From the 2000 census, 3,429 or 76.3% belonged to the Swiss Reformed Church, while 390 or 8.7% were Roman Catholic. Of the rest of the population, there were 27 members of an Orthodox church (or about 0.60% of the population), there were 6 individuals (or about 0.13% of the population) who belonged to the Christian Catholic Church, and there were 136 individuals (or about 3.02% of the population) who belonged to another Christian church. There were 2 individuals (or about 0.04% of the population) who were Jewish, and 51 (or about 1.13% of the population) who were Muslim. There were 8 individuals who were Buddhist, 6 individuals who were Hindu and 2 individuals who belonged to another church. 295 (or about 6.56% of the population) belonged to no church, are agnostic or atheist, and 144 individuals (or about 3.20% of the population) did not answer the question.

==Education==
In Sigriswil about 57.6% of the population have completed non-mandatory upper secondary education, and 16.6% have completed additional higher education (either university or a Fachhochschule). Of the 496 who had completed some form of tertiary schooling listed in the census, 64.9% were Swiss men, 20.2% were Swiss women, 9.1% were non-Swiss men and 5.8% were non-Swiss women.
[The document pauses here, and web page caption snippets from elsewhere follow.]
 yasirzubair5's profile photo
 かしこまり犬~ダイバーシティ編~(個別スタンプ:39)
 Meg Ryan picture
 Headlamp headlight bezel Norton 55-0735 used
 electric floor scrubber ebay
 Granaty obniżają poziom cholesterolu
The Canton of Bern school system provides one year of non-obligatory Kindergarten, followed by six years of Primary school. This is followed by three years of obligatory lower Secondary school where the students are separated according to ability and aptitude. Following the lower Secondary students may attend additional schooling or they may enter an apprenticeship.
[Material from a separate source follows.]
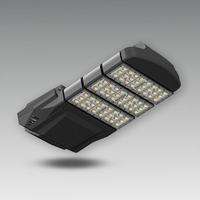 LED大功率路灯头72W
During the 2012-13 school year, there were a total of 360 students attending classes in Sigriswil. Of the original 10 schools (in 11 communities), only 7 primary schools are still active. The only secondary school is in Sigriswil village. There were a total of 51 students in the German language kindergarten classes in the municipality. Of the kindergarten students, 15.7% were permanent or temporary residents of Switzerland (not citizens) and 15.7% have a different mother language than the classroom language. The municipality's primary school had 202 students in German language classes. Of the primary students, 9.9% were permanent or temporary residents of Switzerland (not citizens) and 6.9% have a different mother language than the classroom language. During the same year, the lower secondary school had a total of 107 students. There were 2.8% who were permanent or temporary residents of Switzerland (not citizens) and 2.8% have a different mother language than the classroom language.

As of In 2000 2000, there were a total of 374 students attending any school in the municipality. Of those, 373 both lived and attended school in the municipality, while one student came from another municipality. During the same year, 117 residents attended schools outside the municipality.

Sigriswil is home to the Gemeindebibliothek Sigriswil (municipal library of Sigriswil). The library has (As of 2008) 5,522 books or other media, and loaned out 16,223 items in the same year. It was open a total of 156 days with average of 12 hours per week during that year.